Este idilio se desarrolló ante un cuerpo de baile animado, aunque en ocasiones las amigas y amigos de Giselle lucieron algo rígidas.
Sus miradas durante el pas de deux reflejaban, más que una conexión profunda, un mutuo acuerdo para ejecutar cada movimiento técnico. Rodríguez logró transitar con credibilidad de la picardía y alegría iniciales a la creciente preocupación de quien ve cómo su engaño lleva a un funesto desenlace. La escena de la locura de Mendoza se abordó con una notable contención, sin gestos exagerados y recursos predecibles. El sufrimiento se multiplicó en el rostro de la maître de la compañía, Moraima Martínez, como Bertha, quien agregó un profundo tono de dolor con una actuación sobria y devastadora.

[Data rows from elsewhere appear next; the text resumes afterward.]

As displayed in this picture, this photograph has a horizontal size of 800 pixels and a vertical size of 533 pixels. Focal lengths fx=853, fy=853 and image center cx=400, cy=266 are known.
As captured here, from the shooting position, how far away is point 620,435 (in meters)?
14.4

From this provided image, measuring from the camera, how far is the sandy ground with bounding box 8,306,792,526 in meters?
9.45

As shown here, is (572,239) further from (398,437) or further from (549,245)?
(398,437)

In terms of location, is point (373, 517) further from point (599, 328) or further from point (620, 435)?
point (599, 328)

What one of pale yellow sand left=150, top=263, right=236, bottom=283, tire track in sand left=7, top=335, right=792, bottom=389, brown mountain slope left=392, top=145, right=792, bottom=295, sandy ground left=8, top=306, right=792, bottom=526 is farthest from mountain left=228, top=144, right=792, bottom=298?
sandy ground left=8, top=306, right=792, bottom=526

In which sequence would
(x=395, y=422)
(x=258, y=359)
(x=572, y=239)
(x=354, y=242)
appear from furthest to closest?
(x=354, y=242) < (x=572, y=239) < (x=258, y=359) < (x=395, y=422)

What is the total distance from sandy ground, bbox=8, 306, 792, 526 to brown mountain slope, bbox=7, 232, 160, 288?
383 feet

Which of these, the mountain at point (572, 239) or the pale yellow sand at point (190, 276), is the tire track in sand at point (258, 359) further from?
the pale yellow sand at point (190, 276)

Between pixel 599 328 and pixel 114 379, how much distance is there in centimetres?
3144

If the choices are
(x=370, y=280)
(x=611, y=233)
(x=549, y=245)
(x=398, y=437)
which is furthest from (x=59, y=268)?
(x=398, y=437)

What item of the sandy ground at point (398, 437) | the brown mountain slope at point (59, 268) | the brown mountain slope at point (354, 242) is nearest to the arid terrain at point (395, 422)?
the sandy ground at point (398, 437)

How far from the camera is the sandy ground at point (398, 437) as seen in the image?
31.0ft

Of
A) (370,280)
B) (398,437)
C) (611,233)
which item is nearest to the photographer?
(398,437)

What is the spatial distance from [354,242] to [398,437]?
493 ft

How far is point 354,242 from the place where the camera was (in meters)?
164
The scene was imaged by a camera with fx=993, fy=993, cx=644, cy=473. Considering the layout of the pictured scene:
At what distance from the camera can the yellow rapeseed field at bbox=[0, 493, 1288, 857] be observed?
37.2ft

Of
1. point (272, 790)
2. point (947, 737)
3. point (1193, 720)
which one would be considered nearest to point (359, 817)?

El segundo acto mostró una evolución positiva en la conexión de la pareja. Mendoza sostuvo con dificultad un attitude rígido, pero compensó con unos balances sólidos ejecutados sin ostentación. Por su parte, Rodríguez realizó una serie de saltos con una limpieza notable, que transmitían la lucha de un hombre que se niega a bailar hasta morir, logrando reflejar un cansancio orgánico y dramáticamente muy convincente. Si bien la bailarina perdió en varios momentos la etereidad característica del personaje espectral, la función cerró con una interpretación que, a pesar de sus altibajos, demostró el compromiso de ambos artistas y de la compañía con la complejidad de este clásico.